PASSAGE PROVIDED:
────────────────

We had the overbred dog who was literally insane - I know 'literally' is overused and it's retrospection from a child's perspective but he had to have been crazy, my dad, who never raised his voice to me much less his hand, who endured everything patiently (even my mom's apocalyptic temper) with stoicism that would have taken aback Marcus Aurelius (not to mention a healthy measure of athleticism that enabled him to dodge thrown plates, pots, pans and cups), who I'd only seen angry a few time in his life (on my behalf), who had gotten this stupid, stupid, mad dog, had spent months hand feeding him, retraining him to poop on paper, who endured endless (literally endless) barking sessions until the dog exhausted himself, a man who never swore much less blasphemed, who could have been the patron saint of the lost cause, came out of my parents room at 3 am after the dog ran up and down the stairs for 14 hours stopping only for water (he peed on the way) yelled "GOD DAMN IT!" tackled the dog in his pajamas (how the dog got into his pajamas... (groucho)) and forced him into the car to take him back to the shelter the next day - so we had had all kinds of family dogs.

────────────────

TASK ITEM A: In the story about the family dog, how long had the dog been running up and down the stairs when the father came out of the room at 3 am?
TASK ITEM B: Write the next part of the story about the family dog, starting right after its last sentence.

RECORDED DATA:

────────────────

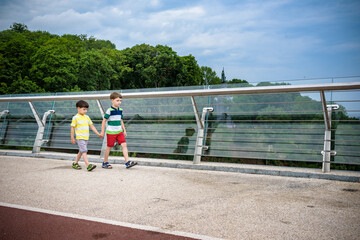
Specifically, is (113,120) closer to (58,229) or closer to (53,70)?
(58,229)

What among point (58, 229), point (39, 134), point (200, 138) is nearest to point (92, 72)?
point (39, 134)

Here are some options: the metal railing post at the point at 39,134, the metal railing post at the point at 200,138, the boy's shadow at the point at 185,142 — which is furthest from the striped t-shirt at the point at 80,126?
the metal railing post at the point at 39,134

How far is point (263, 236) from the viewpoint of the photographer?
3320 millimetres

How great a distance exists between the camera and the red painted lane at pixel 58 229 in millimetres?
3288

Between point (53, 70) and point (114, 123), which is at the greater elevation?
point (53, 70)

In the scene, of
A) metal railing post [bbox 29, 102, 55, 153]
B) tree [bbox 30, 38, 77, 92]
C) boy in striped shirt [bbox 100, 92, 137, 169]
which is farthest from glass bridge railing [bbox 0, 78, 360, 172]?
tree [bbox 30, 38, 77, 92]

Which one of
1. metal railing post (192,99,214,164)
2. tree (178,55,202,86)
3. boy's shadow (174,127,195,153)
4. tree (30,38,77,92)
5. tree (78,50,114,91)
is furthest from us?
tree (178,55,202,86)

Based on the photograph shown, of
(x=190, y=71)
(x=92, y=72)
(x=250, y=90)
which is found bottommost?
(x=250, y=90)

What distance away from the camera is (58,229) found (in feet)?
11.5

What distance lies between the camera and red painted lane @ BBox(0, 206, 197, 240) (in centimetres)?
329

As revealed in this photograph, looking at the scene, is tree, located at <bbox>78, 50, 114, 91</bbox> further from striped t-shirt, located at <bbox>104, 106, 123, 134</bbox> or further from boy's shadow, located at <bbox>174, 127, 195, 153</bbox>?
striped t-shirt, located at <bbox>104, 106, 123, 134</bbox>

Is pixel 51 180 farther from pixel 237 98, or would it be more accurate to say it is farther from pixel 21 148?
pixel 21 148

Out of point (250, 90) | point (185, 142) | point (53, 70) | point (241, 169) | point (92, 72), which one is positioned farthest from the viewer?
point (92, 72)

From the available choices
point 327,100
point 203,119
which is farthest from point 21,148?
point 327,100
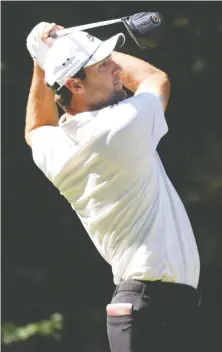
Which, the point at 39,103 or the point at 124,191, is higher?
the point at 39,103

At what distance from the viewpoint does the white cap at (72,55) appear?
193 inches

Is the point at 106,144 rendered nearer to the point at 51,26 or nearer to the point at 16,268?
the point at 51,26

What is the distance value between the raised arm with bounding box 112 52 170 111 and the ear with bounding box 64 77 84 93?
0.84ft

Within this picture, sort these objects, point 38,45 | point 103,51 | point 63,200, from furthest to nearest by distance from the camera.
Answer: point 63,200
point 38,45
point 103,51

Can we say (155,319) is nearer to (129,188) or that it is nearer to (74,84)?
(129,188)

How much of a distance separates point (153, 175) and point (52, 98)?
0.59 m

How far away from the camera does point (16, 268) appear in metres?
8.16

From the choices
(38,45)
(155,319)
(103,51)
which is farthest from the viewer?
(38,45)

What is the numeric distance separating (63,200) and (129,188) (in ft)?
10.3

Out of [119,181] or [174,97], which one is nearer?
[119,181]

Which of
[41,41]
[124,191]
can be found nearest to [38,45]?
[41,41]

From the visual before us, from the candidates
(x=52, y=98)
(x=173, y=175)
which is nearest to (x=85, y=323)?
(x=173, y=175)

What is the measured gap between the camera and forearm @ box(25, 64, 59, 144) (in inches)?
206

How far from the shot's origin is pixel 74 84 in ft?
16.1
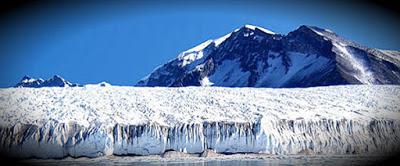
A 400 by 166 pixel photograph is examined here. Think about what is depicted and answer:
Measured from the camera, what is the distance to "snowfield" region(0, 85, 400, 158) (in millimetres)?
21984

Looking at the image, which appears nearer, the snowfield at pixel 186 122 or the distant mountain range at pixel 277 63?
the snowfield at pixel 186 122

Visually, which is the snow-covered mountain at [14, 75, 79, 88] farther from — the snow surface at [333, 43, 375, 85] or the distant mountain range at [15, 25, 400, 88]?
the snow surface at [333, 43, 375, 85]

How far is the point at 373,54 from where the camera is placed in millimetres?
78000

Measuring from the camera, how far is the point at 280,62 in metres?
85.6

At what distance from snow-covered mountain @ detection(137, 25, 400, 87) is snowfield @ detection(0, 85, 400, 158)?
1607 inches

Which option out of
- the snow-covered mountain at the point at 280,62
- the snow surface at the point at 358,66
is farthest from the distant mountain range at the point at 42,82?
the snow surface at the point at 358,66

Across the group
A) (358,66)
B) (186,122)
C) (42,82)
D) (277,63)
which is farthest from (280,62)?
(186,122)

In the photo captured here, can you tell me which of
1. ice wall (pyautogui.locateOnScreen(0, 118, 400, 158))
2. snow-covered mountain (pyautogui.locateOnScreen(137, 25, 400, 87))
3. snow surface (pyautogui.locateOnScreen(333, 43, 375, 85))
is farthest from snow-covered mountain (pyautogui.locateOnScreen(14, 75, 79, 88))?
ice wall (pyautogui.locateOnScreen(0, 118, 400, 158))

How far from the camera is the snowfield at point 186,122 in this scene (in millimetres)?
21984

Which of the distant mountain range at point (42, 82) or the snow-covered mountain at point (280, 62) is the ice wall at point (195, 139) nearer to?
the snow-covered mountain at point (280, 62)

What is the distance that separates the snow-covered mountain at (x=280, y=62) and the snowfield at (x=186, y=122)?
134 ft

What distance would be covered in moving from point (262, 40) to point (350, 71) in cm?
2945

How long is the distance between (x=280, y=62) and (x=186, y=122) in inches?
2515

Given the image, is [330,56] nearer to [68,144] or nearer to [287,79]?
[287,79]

────────────────

RESULT A: 14 hours.

RESULT B:
Frankly, I was interested in getting a turtle at that point (they're portable). But we got a dog finally (a golden retriever puppy) and named him Cermait (long story) which became "Kermit" (which you typically don't have to explain).
So we grew up together as boys and puppies do. And while our family life fell apart (father died, family moved around, mom remarried, drinking problems, fights, etc. etc.) he was there for me when no one else was. My mom was always working, my aunts and uncles and cousins were further away now, but Kermit was always there and I think without him, without that unquestioning love and that touchstone I'd be dead or in jail - he would always lick my face when I came home, always greeted me first, always happy to see me, he was *my* dog - I fed him. I walked him. I played with him. He slept on my bed. My stepbrothers would play with him, but he always preferred me.

And I think that was by design. My dad might or might not have felt something might happen to him, but he wanted me to learn the things you can learn by taking care of a dog.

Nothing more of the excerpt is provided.